▶ [What this task involves]: Copy out all lines from the material that contain the string "name".

▶ [Given information]:
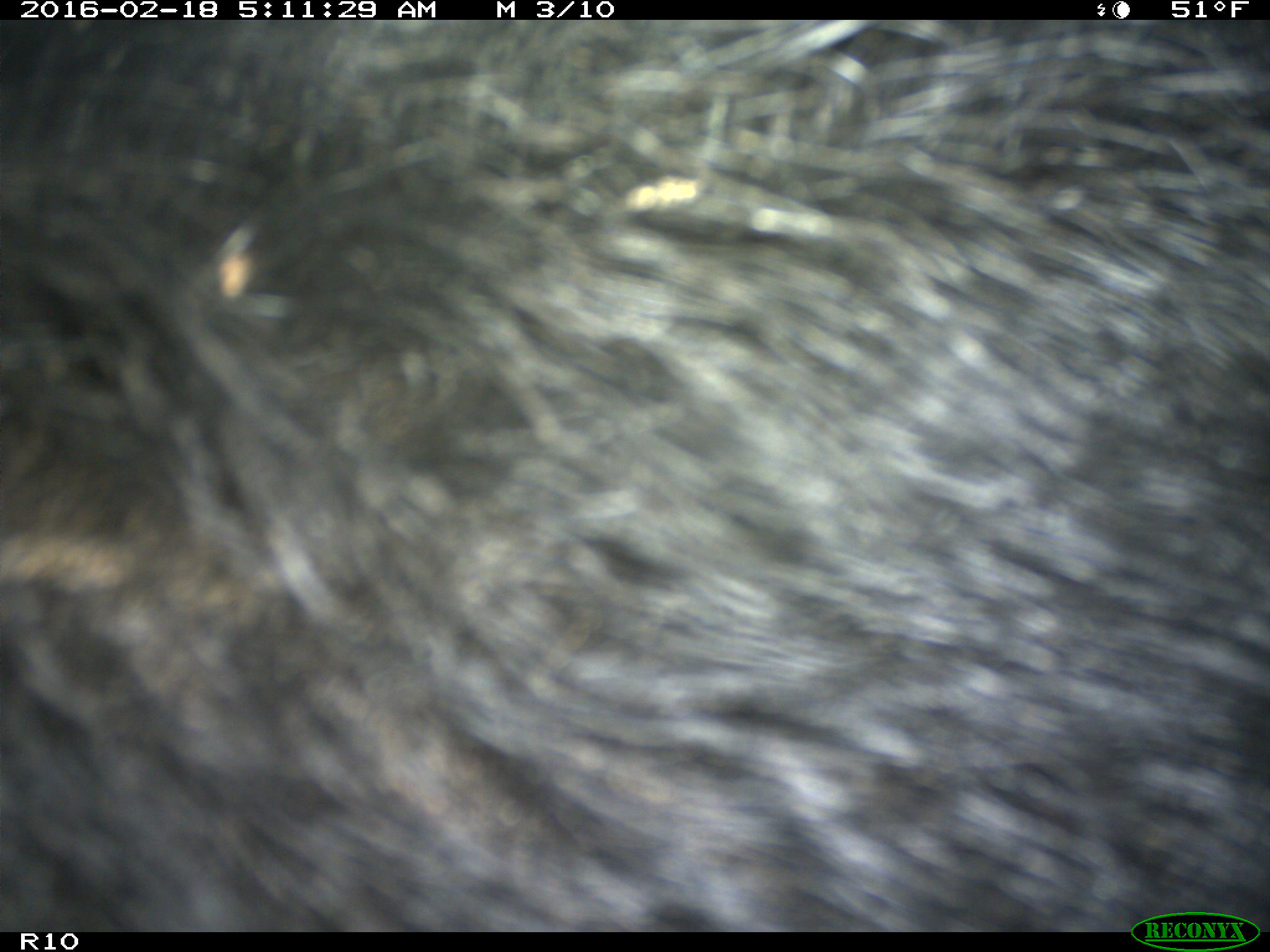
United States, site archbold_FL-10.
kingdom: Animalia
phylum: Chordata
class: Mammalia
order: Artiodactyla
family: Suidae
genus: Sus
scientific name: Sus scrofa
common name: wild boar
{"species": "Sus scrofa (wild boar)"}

* * *

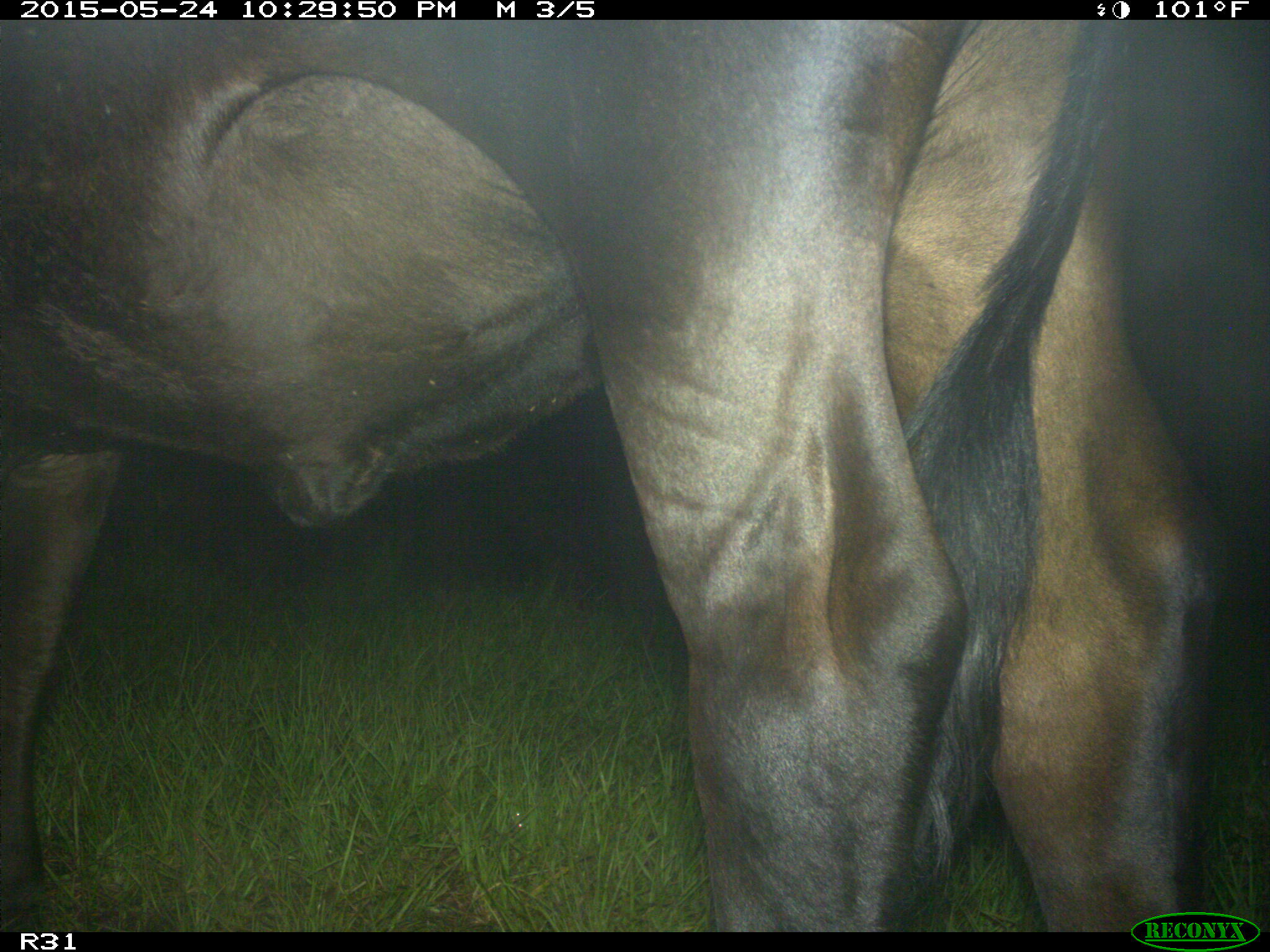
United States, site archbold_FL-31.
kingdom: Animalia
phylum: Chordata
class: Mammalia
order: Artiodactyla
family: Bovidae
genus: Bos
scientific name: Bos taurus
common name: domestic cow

▶ [Response area]:
scientific name: Sus scrofa
common name: wild boar
scientific name: Bos taurus
common name: domestic cow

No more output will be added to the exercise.